# Egg sharing at Bourn Hall??



## Spanner (Jun 21, 2007)

Hi

Me and HB are thinking of trying for a 2nd baby, we had our ickle boy through ICSI in 2009 very fortunate on our first cycle which was funded.

We are now looking at Bourn Hall as we will have to self fund, but started reading about the egg-share program they offer which sounds interesting.

Has anyone done this, how does it worlk? do you see the people you are doing it for aswell??

Sorry for all the questions - this is just new to us....just think it would be amazing to help someone out to have a baby.

Spanner


----------



## liz6969 (Sep 27, 2005)

Hi spanner:

I had my daughter through eggshare at Isis in Colchester 3 and half years ago. We have just done an fet at Bournhall as I had ohss in my fresh cycle in June which I eggshared and am now 14wks pregnant. You don't meet or no anything about the couple having your eggs, there are some forms to fill out where you can write about yourself which I found quite nice. You can find out if they were sucessful if you want but that is all. It cost us about £300 as got Gp to do test on nhs for hiv/hepb&c. Hope this helps do pm me if you want anymore info.

Liz xx


----------



## Spanner (Jun 21, 2007)

Thanks Liz

Congrats    was that your 1st attempt for your 2nd child? do you know if they were successful?
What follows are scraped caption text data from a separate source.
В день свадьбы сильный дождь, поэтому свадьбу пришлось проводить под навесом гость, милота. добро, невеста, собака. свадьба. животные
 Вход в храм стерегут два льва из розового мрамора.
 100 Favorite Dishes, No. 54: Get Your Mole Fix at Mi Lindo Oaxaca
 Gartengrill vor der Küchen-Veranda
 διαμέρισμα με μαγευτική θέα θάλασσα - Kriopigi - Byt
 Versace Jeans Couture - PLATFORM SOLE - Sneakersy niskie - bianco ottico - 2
How long does the process take?

£300 sounds alot better than £6k plus you are really ehlping someone else have a family possibly.

Im really excited about trying for another child and feel really relaxed this time 

Thanks again Sx


----------



## Spanner (Jun 21, 2007)

forgot to ask how comes you done egg share and not nhs funding the firsttime?


----------



## Spanner (Jun 21, 2007)

did u have to wait long to be accepted for egg sharing program?


----------



## liz6969 (Sep 27, 2005)

Hi spanner,

Yes it was are first attempt at ivf for a 2nd child, I kind of think my body new what it was doing this time.
I didn't find out how they did, I probably will ask when I ring to say I have a healthy baby.
We saw cons in November and were set to start in January if a match was found so not long at all. We put it off as had started new job till the june. I think it depends if you get your bloods done quickly and stuff.
We were on the waiting list for nhs but they said it could be 2 yrs well couldn't wait that long so was actually 6 months pregnant when I got to the top of the waiting list after 3 ivf's.
The cycle takes about the same amount of time as your other one but you could be delayed in the downregging stage if the other lady is slow to responed which can be a pain, but does not effect your treatment.
When all your bloods are back they tell you if you have been accepted, but at the first appointment they will tell you if they think you will be fine. With your age and you being fine I can't see they would say no.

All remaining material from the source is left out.